Reflexão sobre a entrada de Britney Spears no time de jurados do “X-Factor”

O canal Fox anunciou nesta segunda (14/5) o que muitos já sabiam: Britney Spears foi contratada – por um cachê milionário – para ser uma das juradas do “X-Factor”. A piada já vem pronta: uma artista conhecida pelo playback assumido vai julgar uma competição musical. Sim, é irônico mesmo. Mas a questão não se resume a isso.

Comenta-se que ela receberá US$ 15 milhões (R$ 30 milhões, de acordo com a nova cotação) para participar do programa, o que já é um indício de sua importância. Boa cantora ou não, o fato é que ela já emplacou 6 álbuns no topo da lista dos mais vendidos; teve uma das 10 turnês femininas mais lucrativas da história (“Circus”); e já ganhou um Grammy (por “Toxic”). Britney Spears movimenta a indústria e é isso que importa no mundo contemporâneo, onde a arte está intimamente associada ao capital.

Além do mais, a proposta do programa não é encontrar a melhor voz – essa é a do “The Voice” – mas identificar o “fator x”, ou seja, aquele quê de estrela nos candidatos. Basicamente, é uma busca pelo talento mais carismático. Nisso, Britney se enquadra perfeitamente, porque sua carreira de 13 anos (considerando o lançamento do 1º CD) não teria outra maneira de se sustentar a não ser no seu carisma, que ainda move multidões de fieis.

“Britney Spears já fez de tudo, é o maior ícone pop.
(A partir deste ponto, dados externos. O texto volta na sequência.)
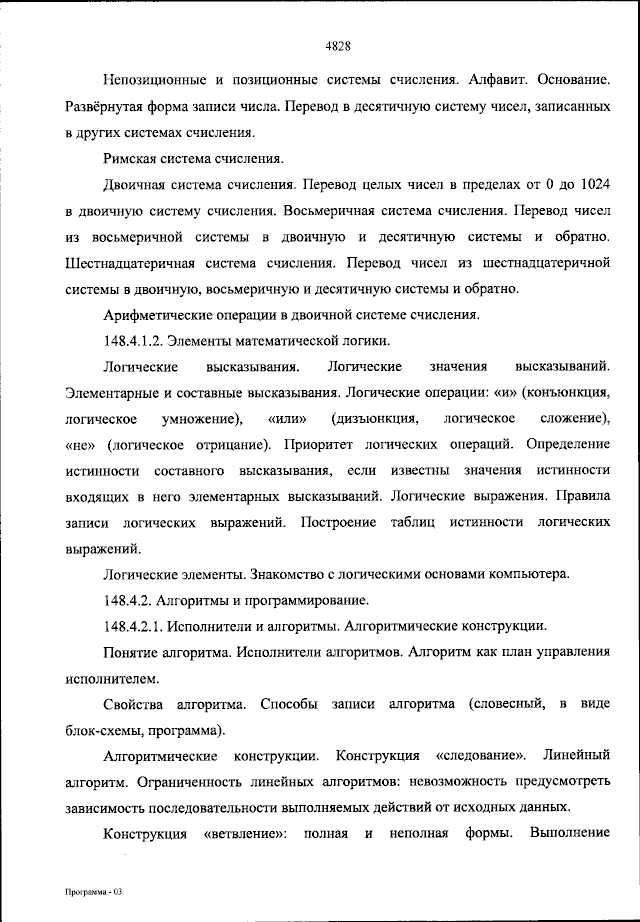 4828

Непозиционные и позиционные системы счисления. Алфавит. Основание. Развёрнутая форма записи числа. Перевод в десятичную систему чисел, записанных в других системах счисления.

Римская система счисления.

Двоичная система счисления. Перевод целых чисел в пределах от 0 до 1024 в двоичную систему счисления. Восьмеричная система счисления. Перевод чисел из восьмеричной системы в двоичную и десятичную системы и обратно. Шестнадцатеричная система счисления. Перевод чисел из шестнадцатеричной системы в двоичную, восьмеричную и десятичную системы и обратно.

Арифметические операции в двоичной системе счисления.

148.4.1.2. Элементы математической логики.

Логические высказывания. Логические значения высказываний. Элементарные и составные высказывания. Логические операции: «и» (конъюнкция, логическое умножение), «или» (дизъюнкция, логическое сложение), «не» (логическое отрицание). Приоритет логических операций. Определение истинности составного высказывания, если известны значения истинности входящих в него элементарных высказываний. Логические выражения. Правила записи логических выражений. Построение таблиц истинности логических выражений.

Логические элементы. Знакомство с логическими основами компьютера.

148.4.2. Алгоритмы и программирование.

148.4.2.1. Исполнители и алгоритмы. Алгоритмические конструкции.

Понятие алгоритма. Исполнители алгоритмов. Алгоритм как план управления исполнителем.

Свойства алгоритма. Способы записи алгоритма (словесный, в виде блок-схемы, программа).

Алгоритмические конструкции. Конструкция «следование». Линейный алгоритм. Ограниченность линейных алгоритмов: невозможность предусмотреть зависимость последовательности выполняемых действий от исходных данных.

Конструкция «ветвление»: полная и неполная формы. Выполнение

Программа - 03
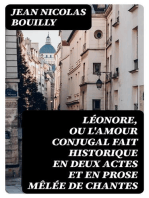 JEAN NICOLAS BOUILLY

LÉONORE, OU L'AMOUR CONJUGAL FAIT HISTORIQUE EN DEUX ACTES ET EN PROSE MÊLÉE DE CHANTES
Estou muito feliz que ela tenha concordado em participar do ‘X-Factor’. Ninguém encarna melhor a proposta do programa do que Britney. Ela mostrou ao mundo o que significa, como fazê-lo e como sustentá-lo”, explicou a produtora executiva Cecile Frot-Coutaz, também responsável pelos “American Idol” e “America’s Got Talent”.

Fora sua importância para o mercado, a popstar também agrega valor ao programa, ao assumir o lugar que antes era de Paula Abdul e da ex-Pussycat Doll Nicole Scherzinger. Até para os mais chatos, é perceptível a elevada no nível. Nenhuma das duas artistas anteriores tem uma carreira tão consagrada, bem sucedida, quanto a de Britney. Fato inegável e incontestável.

Para completar, sua entrada no programa a coloca novamente em rivalidade com Christina Aguilera, uma das mentoras do “The Voice”, do canal NBC. As duas cantoras, que disputavam o mercado pop no início da década passada, se confrontarão pela maior audiência a partir de setembro. A competição alimentará a mídia especializada em celebridades, proporcionando publicidade gratuita para a 2ª temporada do “X-Factor”. Gerar todo tipo de interesse e saciar diferentes segmentos também é importante para o sucesso de um programa. “Fiquei encantado ao saber que o ‘The Voice’ decidiu competir conosco e lhes desejo a mais sincera sorte. Mas ficar em segundo na audiência não é legal”, alfinetou Simon Cowell, mostrando como se faz.

Ele e a Fox acertaram muito ao trazer Britney Spears para o formato. A própria discussão sobre a capacidade da cantora para exercer a função de jurada é válida para o programa, porque já cria burburinho antes mesmo da estreia, gerando expectativa. A única pessoa que tem a perder com a parceria é a Britney, que tenderá a ser desmitificada neste cargo. Mas isso só o tempo dirá se, de fato, ocorrerá. Por hora, ponto para o “X-Factor”.